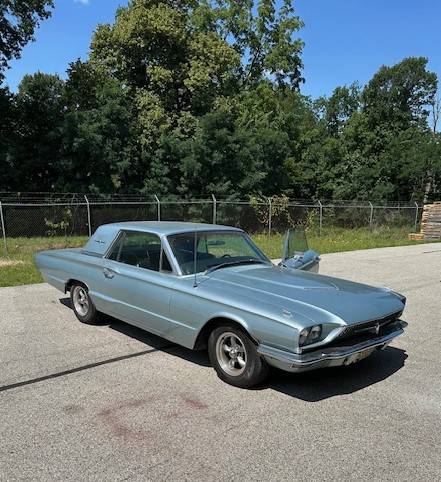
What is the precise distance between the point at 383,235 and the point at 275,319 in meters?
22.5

==

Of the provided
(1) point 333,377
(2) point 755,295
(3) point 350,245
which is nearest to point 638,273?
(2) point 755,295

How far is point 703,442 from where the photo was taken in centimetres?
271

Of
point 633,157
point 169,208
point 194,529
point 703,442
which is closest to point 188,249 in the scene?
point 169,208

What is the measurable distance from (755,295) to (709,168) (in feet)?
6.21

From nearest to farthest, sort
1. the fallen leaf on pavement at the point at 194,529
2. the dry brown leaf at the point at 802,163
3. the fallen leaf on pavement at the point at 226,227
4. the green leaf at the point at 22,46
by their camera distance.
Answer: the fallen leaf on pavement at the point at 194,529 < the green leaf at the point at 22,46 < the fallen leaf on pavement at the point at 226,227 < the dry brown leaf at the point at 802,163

--

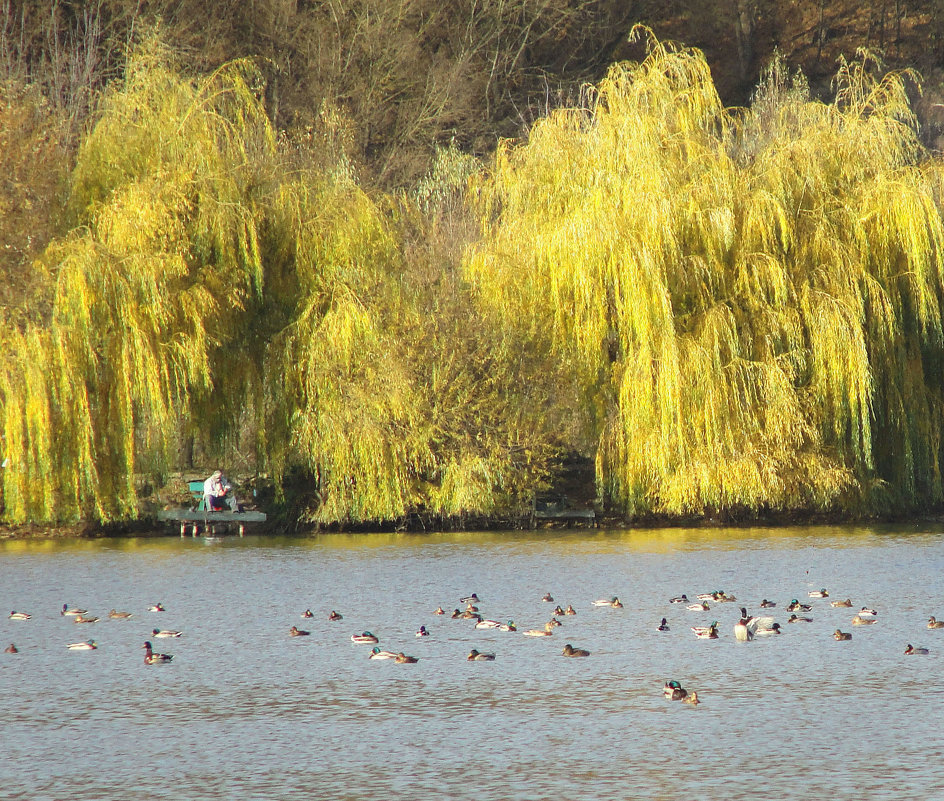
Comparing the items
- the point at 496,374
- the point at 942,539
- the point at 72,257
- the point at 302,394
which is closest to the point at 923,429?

DESCRIPTION OF THE TASK: Return the data verbatim, starting with the line containing "Comparing the items" and continuing through the line containing "which is closest to the point at 923,429?", both lines included.

EXERCISE OUTPUT:
Comparing the items
- the point at 496,374
- the point at 942,539
- the point at 72,257
- the point at 302,394
which is closest to the point at 923,429?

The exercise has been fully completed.